In other words I need to pass the self object to the function when calling from C++. If I know the name of the object I can access it by state["objectName"] and pass it. But unless I cache it somewhere I can't really convert this pointer to self object. I'm looking for an elegant mechanism to do this as I have a ton of bound C++ classes that need to call custom functions.

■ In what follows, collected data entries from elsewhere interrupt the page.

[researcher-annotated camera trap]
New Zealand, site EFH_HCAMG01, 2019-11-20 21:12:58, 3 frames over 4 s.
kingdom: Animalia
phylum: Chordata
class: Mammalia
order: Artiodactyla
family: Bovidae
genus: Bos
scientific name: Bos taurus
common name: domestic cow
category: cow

Ideally I'd want to do this at construction time. Perhaps by getting access to the Lua table object as a constructor parameter? Would that even work, or is the table created after the object has been constructed?
class Cpp {
public:
...
void callLuaMemberFunction {
if (luaMemberFunc) {
luaMemberFunc(, params...);
}
}
void bindLuaFunction(const std::string& key, sol::function func) {
if (key == "memberFunc") {
luaMemberFunc = std::move(func);
}
// ... [Handle other overridable functions similarly]
}
private:
sol::function luaMemberFunc;
}
at binding time:
cpp.set(sol::meta_function::new_index, [](Cpp& _this, const std::string& key, sol::function func) {
_this.bindLuaFunction(key, func);
});
Lua:
cpp = Cpp()
cpp:memberFunc = function(...)
end
Currently I'm solving this by passing the name to the object at construction which then looks up the object by name every call. A typo could be an issue if we pass a different name than the object's assigned name. Something I'd like to avoid. I also want to avoid caching the object for each Lua member function (I'm assuming I'd have access to it at new_index call).